Saved entries

++++++++++++++++++++

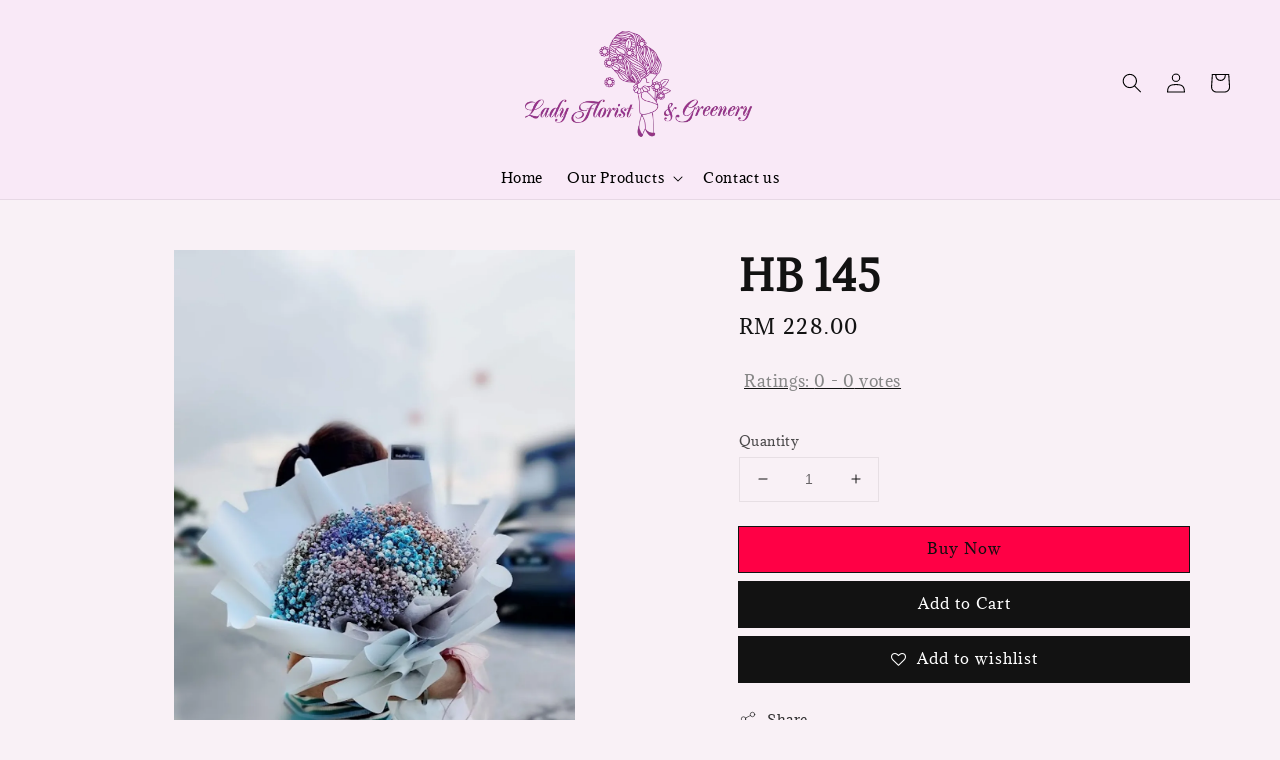

--- FILE ---
content_type: text/css
request_url: https://store-themes.easystore.co/368191/themes/49034/assets/section-header.css?t=1765303273
body_size: 620
content:

header-drawer {
  justify-self: start;
  margin-left: -1.2rem;
}

@media screen and (min-width: 990px) {
  header-drawer {
    display: none;
  }
}

.menu-drawer-container {
  display: flex;
}

.list-menu {
  list-style: none;
  padding: 0;
  margin: 0;
}

.list-menu--inline {
  display: inline-flex;
  flex-wrap: wrap;
}

summary.list-menu__item {
  padding-right: 2.7rem;
}

.list-menu__item {
  display: flex;
  align-items: center;
  line-height: 1.3;
}

.list-menu__item--link {
  text-decoration: none;
  padding-bottom: 1rem;
  padding-top: 1rem;
  line-height: 1.8;
}

@media screen and (min-width: 750px) {
  .list-menu__item--link {
    padding-bottom: 0.5rem;
    padding-top: 0.5rem;
  }
}

summary.menu-drawer__menu-item > a.list-menu__item {
  padding: 0;
}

++++++++++++++++++++

Your task ▸ Please write out, exactly as they appear, only the lines from the one holding "and (min-width: 750px)" through the end of the data.

Response area ▸
@media screen and (min-width: 750px) {
  .list-menu__item--link {
    padding-bottom: 0.5rem;
    padding-top: 0.5rem;
  }
}

summary.menu-drawer__menu-item > a.list-menu__item {
  padding: 0;
}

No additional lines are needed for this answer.